▶ PODANY TEKST
- - - - - - -
Historia jednego zakrętu
📌
Wojna na Ukrainie
- ostatnia aktualizacja:
Dzisiaj 13:20
📌
Konflikt izrealsko-arabski
- ostatnia aktualizacja:
Dzisiaj 13:32
📌
Powodzie w Polsce
- ostatnia aktualizacja:
Dzisiaj 11:56
Historia jednego zakrętu
rojo napisał/a:
Ale rajdowce od 7 boleści... Ja jakimś super specem nie jestem, ale tylko kilku z nich probowało wyjść jakoś z poślizgu, reszta do samego końca trzymała wcisnięty hamulec, to jak mieli wyjść z poślizgu? redukcja biegu kontra kierownica i gaz to podstawa a nie wcisniety hamulec
Jakbyś nie wiedział co Cię czeka na zakręcie to tez byś nie wyszedł z takiego poślizgu, co innego jak wiesz, że zarzuci Ci dupą.
deliriumpermanent napisał/a:
Dziękuję za troskę - czyżby "uderz w stół, a nożyce się odezwą"? Matiz, czy Seicento?
- - - - - - -
▶ DANE
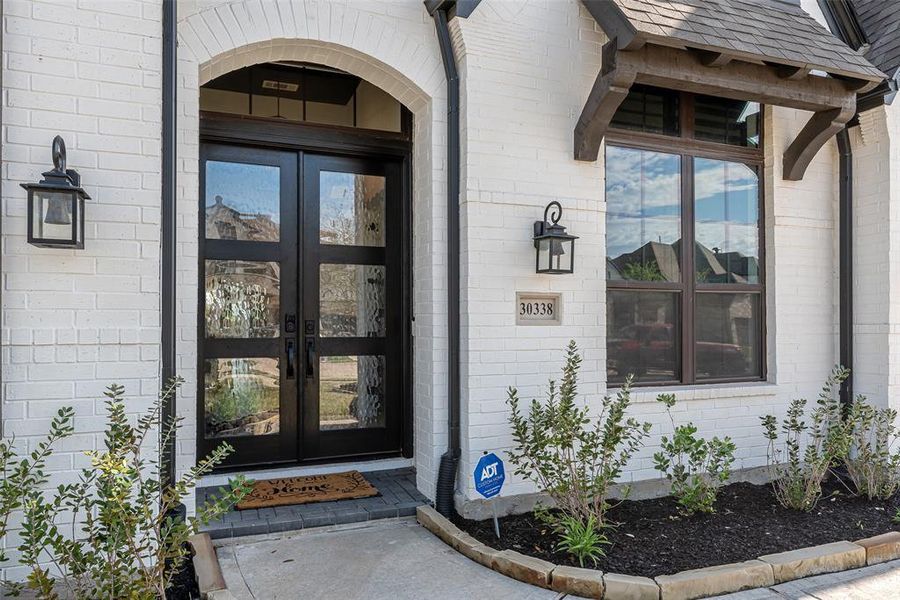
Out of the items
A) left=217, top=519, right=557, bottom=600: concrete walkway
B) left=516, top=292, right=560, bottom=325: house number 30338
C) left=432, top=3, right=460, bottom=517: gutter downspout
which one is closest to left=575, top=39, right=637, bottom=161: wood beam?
left=432, top=3, right=460, bottom=517: gutter downspout

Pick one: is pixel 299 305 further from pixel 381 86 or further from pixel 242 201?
pixel 381 86

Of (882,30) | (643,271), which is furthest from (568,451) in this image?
(882,30)

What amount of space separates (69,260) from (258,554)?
173cm

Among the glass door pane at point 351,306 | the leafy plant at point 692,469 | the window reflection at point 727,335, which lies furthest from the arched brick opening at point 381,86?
the window reflection at point 727,335

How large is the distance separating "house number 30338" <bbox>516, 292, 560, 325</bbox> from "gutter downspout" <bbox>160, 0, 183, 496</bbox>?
199 cm

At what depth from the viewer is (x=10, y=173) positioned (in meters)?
2.64

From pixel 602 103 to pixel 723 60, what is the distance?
78 cm

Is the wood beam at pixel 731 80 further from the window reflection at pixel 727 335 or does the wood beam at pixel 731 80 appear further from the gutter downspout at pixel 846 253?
the window reflection at pixel 727 335

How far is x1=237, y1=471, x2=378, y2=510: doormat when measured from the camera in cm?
368

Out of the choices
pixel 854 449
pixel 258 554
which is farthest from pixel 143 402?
pixel 854 449

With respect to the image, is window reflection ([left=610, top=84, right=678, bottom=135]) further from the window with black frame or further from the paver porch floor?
the paver porch floor

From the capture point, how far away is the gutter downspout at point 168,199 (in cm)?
297

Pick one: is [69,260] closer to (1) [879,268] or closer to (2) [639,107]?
(2) [639,107]

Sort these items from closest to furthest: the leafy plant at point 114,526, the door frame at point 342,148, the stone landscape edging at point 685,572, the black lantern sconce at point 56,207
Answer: the leafy plant at point 114,526
the black lantern sconce at point 56,207
the stone landscape edging at point 685,572
the door frame at point 342,148
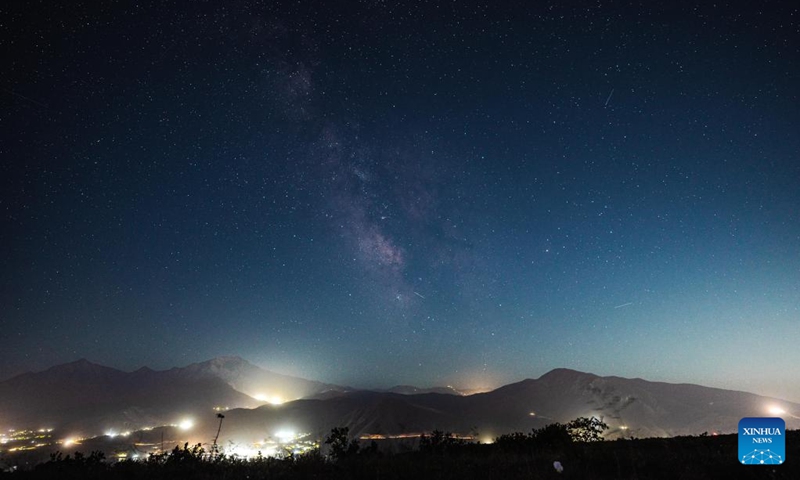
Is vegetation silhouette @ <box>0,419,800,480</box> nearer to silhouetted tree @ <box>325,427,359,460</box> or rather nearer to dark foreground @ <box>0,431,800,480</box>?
dark foreground @ <box>0,431,800,480</box>

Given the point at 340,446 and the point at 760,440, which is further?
the point at 340,446

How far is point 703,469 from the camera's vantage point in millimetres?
7859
- - - - - - -
▶ ZADANIE PISEMNE
Poprowadź dalej forumową dyskusję o poślizgach na zakręcie, zaczynając po ostatniej wypowiedzi.

▶ ODPOWIEDŹ
Nie, ja akurat to nawet w KJS-ach pare lat temu jeździłem, a i obecnie mam przyzwoite wozidło, ale Twój wywód, który określiłbym mianem walki z wiatrakami, mnie tak rozbawił, że musiałem skomentować, a że to sadol to zobowiązało mnie to pewnego poziomu komentarza
PEACE
Cytat:
opinie jakiegoś speca
każdy sadolowy spec by wszedł driftem 2 cm od tej tabliczki żółtej
gmbs napisał/a:
Nie, ja akurat to nawet w KJS-ach pare lat temu jeździłem, a i obecnie mam przyzwoite wozidło, ale Twój wywód, który określiłbym mianem walki z wiatrakami, mnie tak rozbawił, że musiałem skomentować, a że to sadol to zobowiązało mnie to pewnego poziomu komentarza
PEACE
Fajnie, że masz lepsze wozidło, niż Seicento, czy Matiz.
Ja na szczęscie też
I też jeździłem w KJS, nawet w kilku rundach RPP mi się zdarzyło, ale bynajmniej nie było moim zamiarem się wywyższać, itp - po prostu pewnie jak każdego z nas czasem irytuje mnie ludzka ignorancja, na zasadzie "wszystko zrobiłbym lepiej" - "ZROBIIŁBYM".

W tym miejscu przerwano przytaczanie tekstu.